**PROVIDED PASSAGE:**
% !TEX root = main21neurips-ssp.tex

\section{Theoretical Analysis}
\label{sec: analysis}
In this section, we prove Theorem~\ref{thm1}. Proof of Theorem~\ref{thm2} can be found in the Appendix. 

A key property of posterior sampling is that conditioned on the information at time $t$, $\theta_*$ and $\theta_t$ have the same distribution if $\theta_t$ is sampled from the posterior distribution at time $t$ \citep{osband2013more}. Since \ssp~samples $\theta_\ell$ at the stopping time $t_\ell$, we use the stopping time version of the posterior sampling property stated as follows.
\begin{lemma}[Adapted from Lemma 2 of \cite{ouyang2017learning}]
\label{lem: property of ps}
Let $t_\ell$ be a stopping time with respect to the filtration $(\calF_t)_{t=1}^\infty$, and $\theta_\ell$ be the sample drawn from the posterior distribution at time $t_\ell$. Then, for any measurable function $f$ and any $\calF_{t_\ell}$-measurable random variable $X$, we have $\E[f(\theta_\ell, X)|\calF_{t_\ell}] = \E[f(\theta_*, X)|\calF_{t_\ell}]$.

**ABOUT THIS TASK:** Carry the posterior sampling analysis forward from the point where it stops.

**RECORDS SHOWN:**
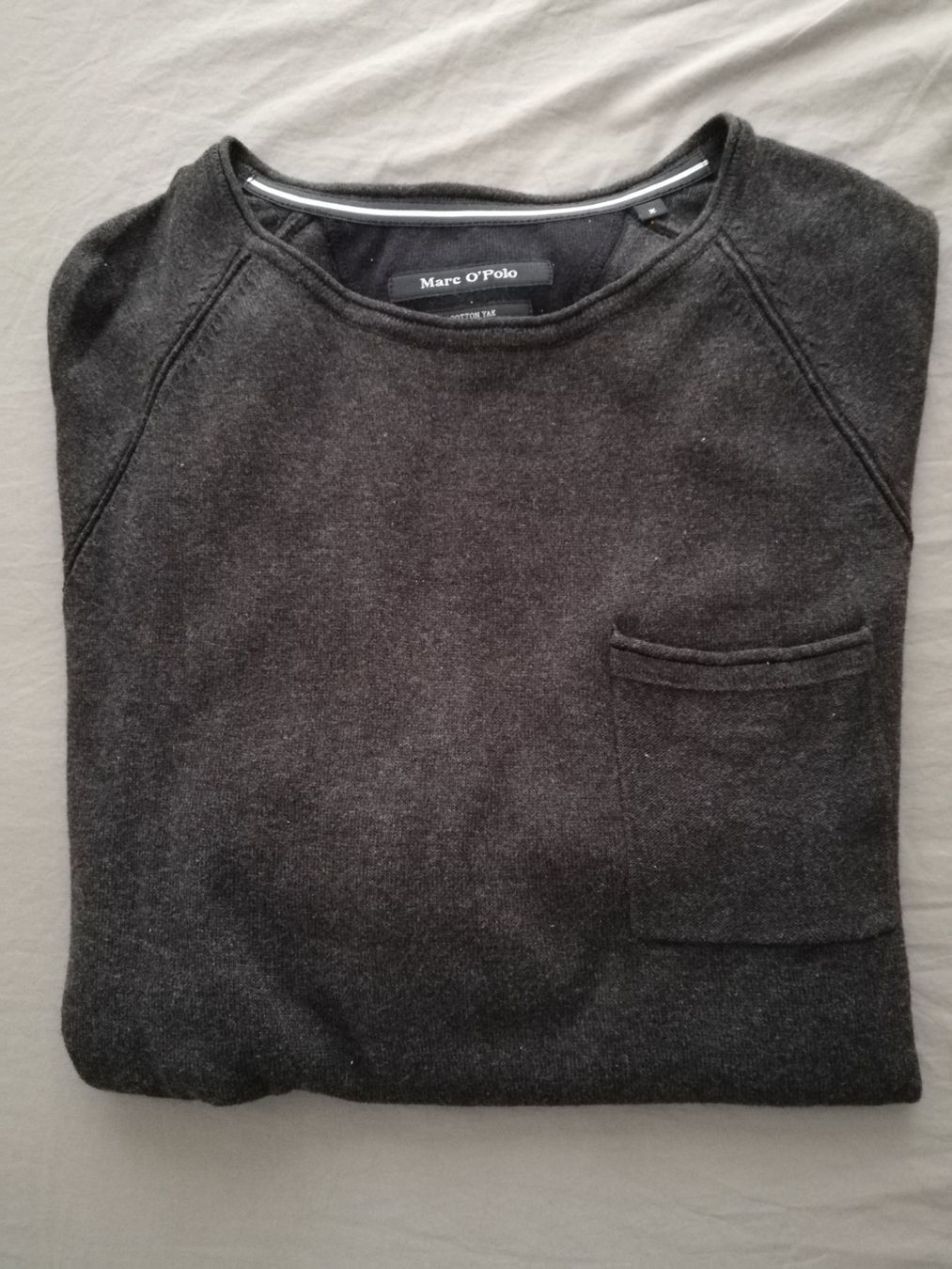 Pullover & Sweatshirts: Pull Marc O'Polo gris foncé M – Gebraucht aus Genève von ant_5hwp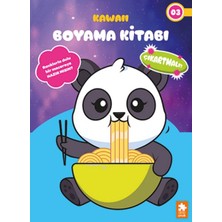 Eksik Parça Yayınları Kawaii Boyama Kitabı 3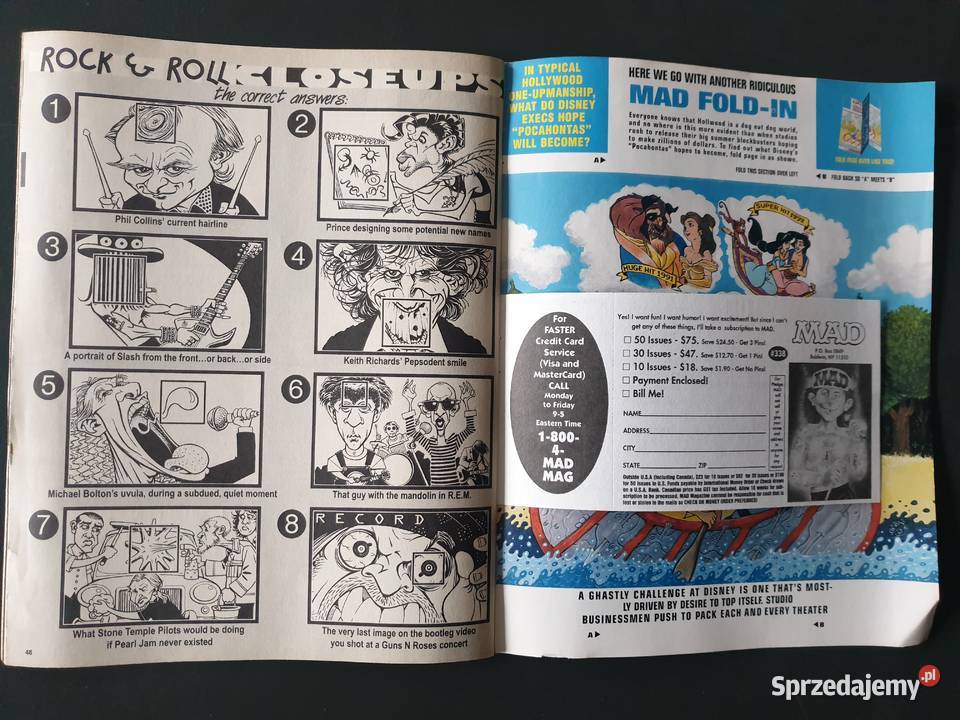 MAD 3381995 Judge Dredd Gdynia sprzedam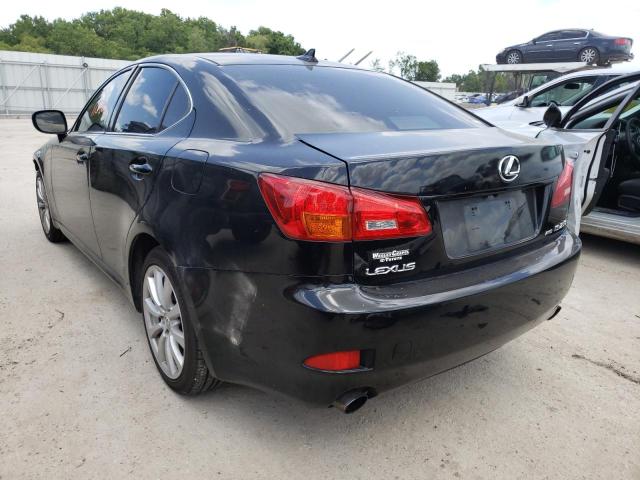 Photo 3 from auction – 2008 LEXUS IS 250 with VIN JTHCK262782020921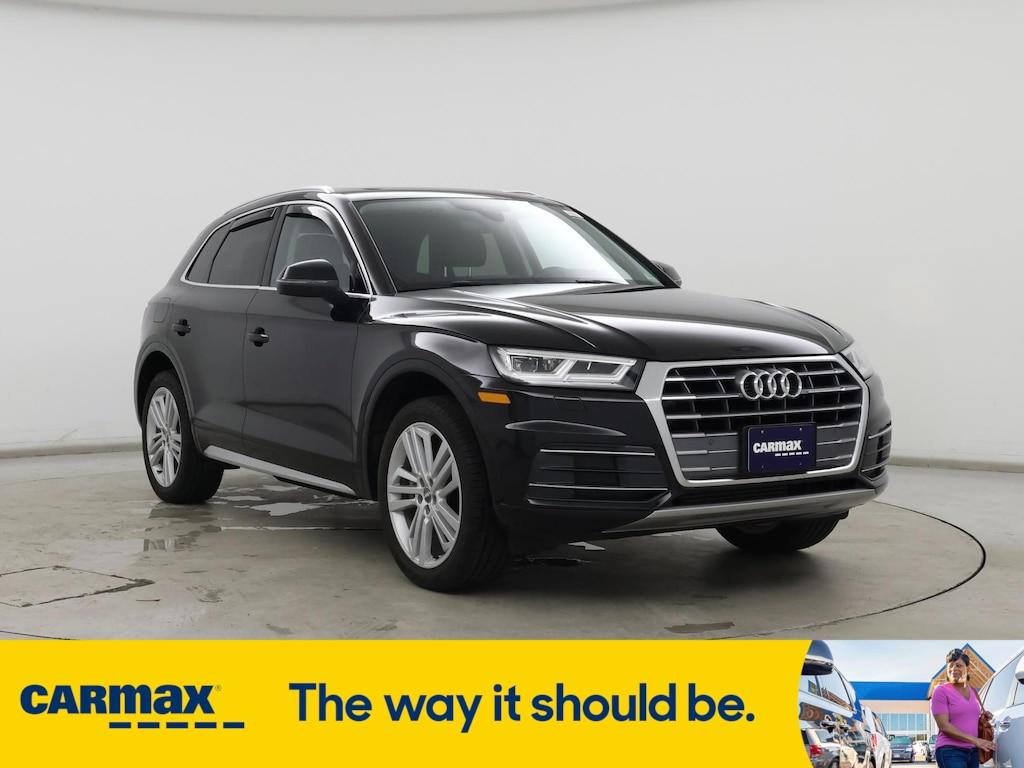 used 2018 Audi Q5 car, priced at $23,998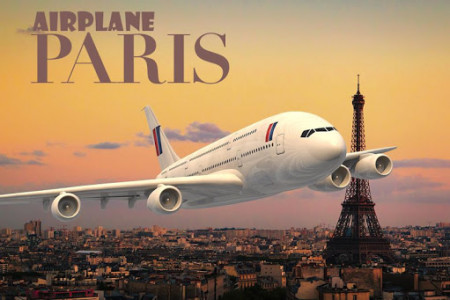 اسکرین شات بازی Airplane Paris 1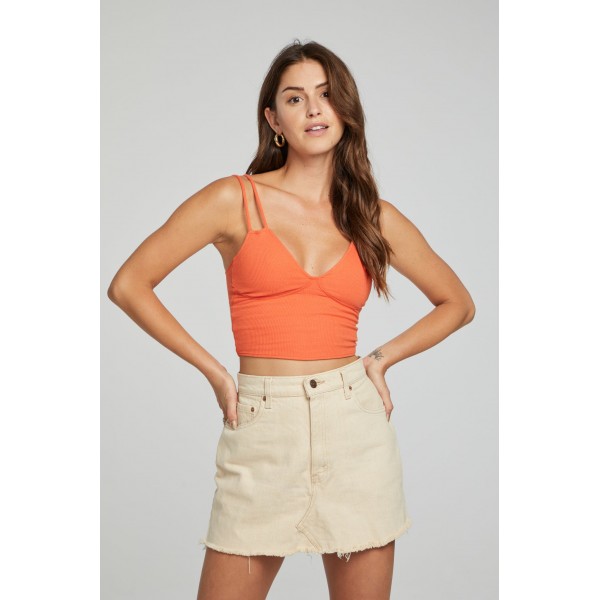 Strand Crop Rib Tank Strand Crop Rib Tank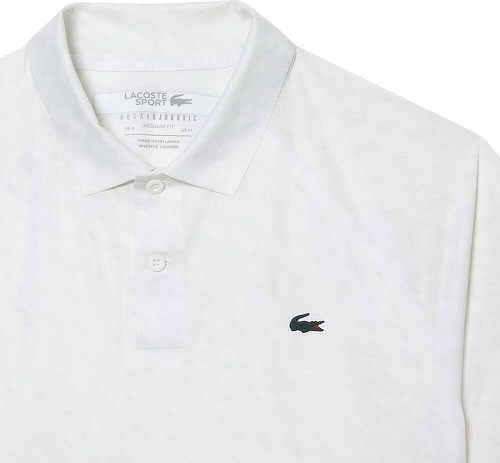 LACOSTE-Polo Lacoste Sport Londres Novak Djokovic-1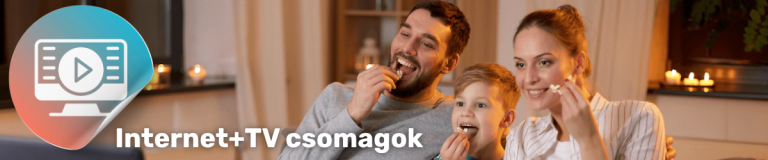Internet+TV szolgáltatás a Macronet-nél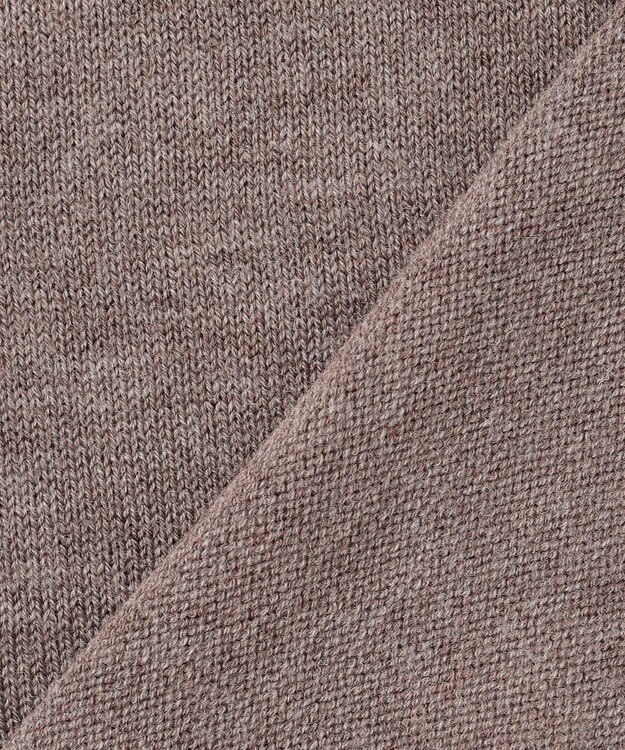 J.PRESS YORK STREET 【UNISEX】ANTI PILLING WOOL タートルネック ニット ブラウン系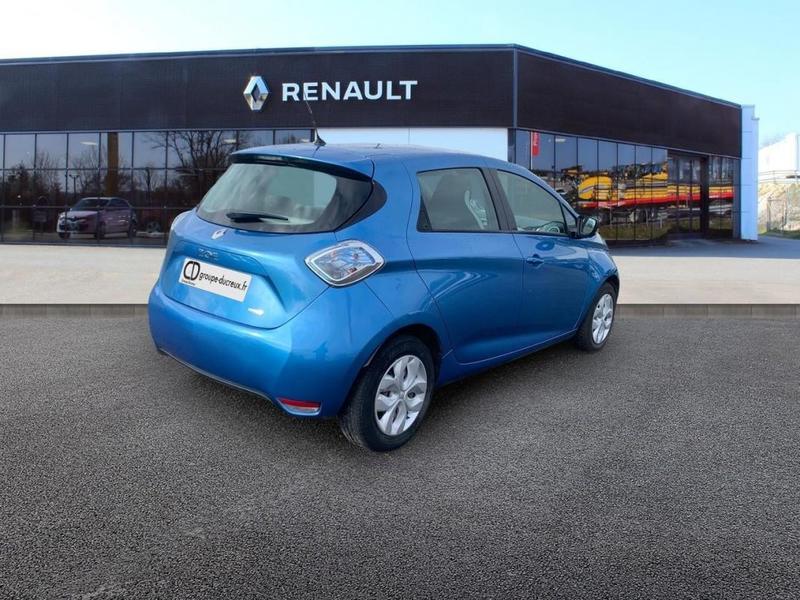 Renault Zoe Life Gamme 2017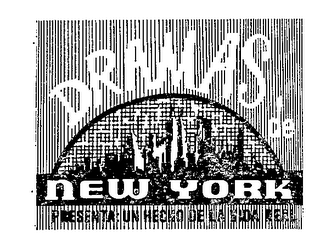 DRAMAS DE NEW YORK PRESENTA: UN HECHO DE LA VIDA REAL logo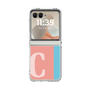 Clear Case［ Original - initial color line - C pink ］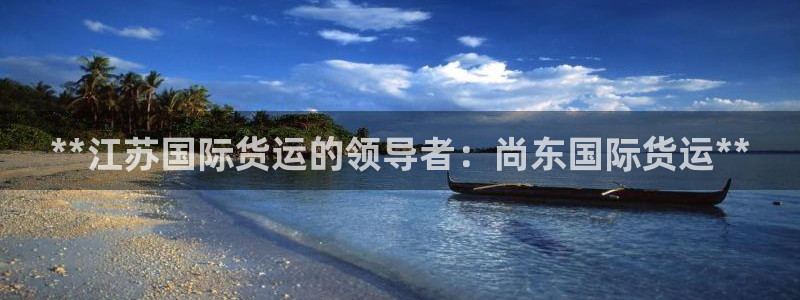 尊龙注册码：**江苏国际货运的领导者：尚东国际货运**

**SOLVED PROBLEM:**
\end{lemma}

We now sketch the proof of Theorem~\ref{thm1}. Let $0 < \delta < 1$ be a parameter to be chosen later. We distinguish between \textit{known} and \textit{unknown} state-action pairs. A state-action pair $(s, a)$ is \textit{known} if the number of visits to $(s, a)$ is at least $\alpha \cdot \frac{\B S}{\cmin}\log \frac{\B SA}{\delta \cmin}$ for some large enough constant $\alpha$ (to be determined in Lemma~A.6), and \textit{unknown} otherwise. We divide each epoch into \textit{intervals}. The first interval starts at time $t = 1$. Each interval ends if any of the following conditions hold: (i) the total cost during the interval is at least $\B$; (ii) an unknown state-action pair is met; (iii) the goal state is reached; or (iv) the current epoch completes. The idea of introducing intervals is that after all state-action pairs are known, the cost accumulated during an interval is at least $\B$ (ignoring conditions (iii) and (iv)), which allows us to bound the number of intervals with the total cost divided by $\B$. Introducing intervals and distinguishing between known and unknown state-action pairs is only in the analysis and thus knowledge of $\B$ is not required.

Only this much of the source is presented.